After your article I have re-read Dion and Plutarch. It is indeed singular that for twenty centuries men have read and reread those pages without any one’s realising how confused and absurd their accounts are.
It seems to be a law of human psychology that almost all historic personages, from Minos to Mazzini, from Judas to Charlotte Corday, from Xerxes to Napoleon, are imaginary personages; some transfigured into demigods, by admiration and success; the others debased by hate and failure. In reality, the former were often uglier, the latter more attractive than tradition has pictured them, because men in general are neither too good nor too bad, neither too intelligent nor too stupid. In conclusion, historic tradition is full of deformed caricatures and ideal transfigurations; because, when they are dead, the impression of their political contemporaries still serves the ends of parties, states, nations, institutions. Can this man exalt in a people the consciousness of its own power, of its own energy, of its own value? Lo, then they make a god of him, as of Napoleon or Bismarck. Can this other serve to feed in the mass, odium and scorn of another party, of a government, of an order of things that it is desirable to injure? Then they make a monster of him, as happened in Rome to Tiberius, in France to Napoleon III, in Italy to all who for one motive or another opposed the unification of Italy.
It is true that after a time the interests that have coloured certain figures with certain hues and shades disappear; but then the reputation, good or bad, of a personage is already made; his name is stamped on the memory of posterity with an adjective,—the great, the wise, the wicked, the cruel, the rapacious,—and there is no human force that can dissever name from adjective. Some far-away historian, studying all the documents, examining the sequence of events, will confute the tradition in learned books; but his work not only will not succeed in persuading the ignorant multitude, but must also contend against the multiplied objections offered by the instinctive incredulity of people of culture.

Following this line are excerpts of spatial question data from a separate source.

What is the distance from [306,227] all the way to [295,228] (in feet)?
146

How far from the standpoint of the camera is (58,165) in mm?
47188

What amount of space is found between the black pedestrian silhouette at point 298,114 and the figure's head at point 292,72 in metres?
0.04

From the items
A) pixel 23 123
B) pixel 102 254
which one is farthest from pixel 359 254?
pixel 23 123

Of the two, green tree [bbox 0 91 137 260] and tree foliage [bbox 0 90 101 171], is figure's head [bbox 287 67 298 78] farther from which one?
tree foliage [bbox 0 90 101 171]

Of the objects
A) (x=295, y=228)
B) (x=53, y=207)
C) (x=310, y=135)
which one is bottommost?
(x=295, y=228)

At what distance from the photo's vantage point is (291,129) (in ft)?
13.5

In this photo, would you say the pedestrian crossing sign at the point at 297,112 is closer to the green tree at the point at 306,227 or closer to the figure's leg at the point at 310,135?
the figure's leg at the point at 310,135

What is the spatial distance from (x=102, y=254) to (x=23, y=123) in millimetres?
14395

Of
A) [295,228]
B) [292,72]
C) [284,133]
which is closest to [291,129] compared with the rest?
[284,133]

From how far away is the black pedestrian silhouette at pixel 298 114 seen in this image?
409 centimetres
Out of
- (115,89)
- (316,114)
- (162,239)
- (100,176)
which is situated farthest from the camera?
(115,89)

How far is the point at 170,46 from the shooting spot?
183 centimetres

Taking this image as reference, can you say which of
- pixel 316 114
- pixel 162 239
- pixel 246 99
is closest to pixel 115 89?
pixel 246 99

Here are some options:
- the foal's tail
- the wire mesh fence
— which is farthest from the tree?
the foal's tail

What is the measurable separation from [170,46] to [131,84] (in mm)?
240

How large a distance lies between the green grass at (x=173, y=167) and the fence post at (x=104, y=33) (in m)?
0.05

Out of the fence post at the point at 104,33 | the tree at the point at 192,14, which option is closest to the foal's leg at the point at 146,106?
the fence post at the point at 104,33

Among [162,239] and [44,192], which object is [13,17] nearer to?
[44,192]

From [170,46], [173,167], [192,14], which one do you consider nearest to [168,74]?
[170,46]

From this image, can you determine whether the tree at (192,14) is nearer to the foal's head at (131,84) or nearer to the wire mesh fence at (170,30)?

You will say to me, “What is the use of writing history? Why spend so much effort to correct the errors in which people will persist just as if the histories were never written?” I reply that I do not believe that the office of history is to give to men who have guided the great human events a posthumous justice. It is already work serious enough for every generation to give a little justice to the living, rather than occupy itself rendering it to the dead, who indeed, in contradistinction from the living, have no need of it. The study of history, the rectification of stories of the past, ought to serve another and practical end; that is, train the men who govern nations to discern more clearly than may be possible from their own environment the truth underlying the legends. As I have already said, passions, interests, present historic personages in a thousand forms when they are alive, transfiguring not only the persons themselves, but events the most diverse, the character of institutions, the conditions of nations.